ORANGE COUNTY, Fla. — Doctors said people right now are home refusing to hop in a car and head to a local hospital because of fear they'll get the coronavirus.
But putting off the critical health care can lead to preventable deaths, especially in cases of heart attack or stroke, where every minute matters.
“We are seeing higher mortality in communities not necessarily because of COVID, but because of diseases that are not going treated,” Dr. Regan Schwartz told Channel 9 investigative reporter Daralene Jones.
Schwartz is the chairperson for the Department of Emergency Medicine at Advent Health Orlando.
The Centers for Disease Control and Prevention reports about 647,000 people die from heart disease each year and another 146,000 from strokes, making them among the leading causes of death in the United States.
AdventHealth officials said that it experienced a 53% decrease in emergency room visits this April, compared to last year. Heart attack cases were down 45% and strokes 30%.
“Those diseases did not just go away, so as an emergency physician, I'm really concerned that people are staying home with things that they need to be seen and treated for,” Schwartz said.

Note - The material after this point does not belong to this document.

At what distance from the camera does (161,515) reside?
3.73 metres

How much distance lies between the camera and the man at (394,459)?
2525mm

Jones asked Schwartz what he believes could be keeping people away from the hospital to get treatment for things like heart attacks and strokes, which can lead to death.
“Many of the surveys we look at show that people are actually afraid to come into our hospital because of exposure, and they're afraid they'll get COVID,” Schwartz said.
Advent Health requires temperature checks and masks for all staff and visitors.
9 Investigates has been tracking death counts during this pandemic, including pulling records from the Florida Vital Statistics Registry, which maintains records for all deaths in the state.
Going back to 2015, the average death count for March is about 18,416 deaths statewide. This year it increased to 19,662.
So far, the state has attributed 186 deaths in March to COVID-19. That leaves 1,060 deaths unaccounted for.
“It really highlights the degree of under-testing that has happened across the country because of clear shortages in the supply chain, lack of a clear strategy,” Harvard researcher Dr. Thomas Tsai said.
In April, there are 465 so-called excess deaths so far.
Looking at the data from central Florida, the average death count for March going back to 2015 is 4,232. This year it increased to 4,478, which is a difference of 246.
The state medical examiners commission reports 11 COVID-19-related deaths in March, leaving 235 excess deaths. In April, the average is 3,938. This year it spiked to 4,240. The difference is 302 deaths, but the state only reported 139 COVID-19 deaths, leaving 163 excess deaths.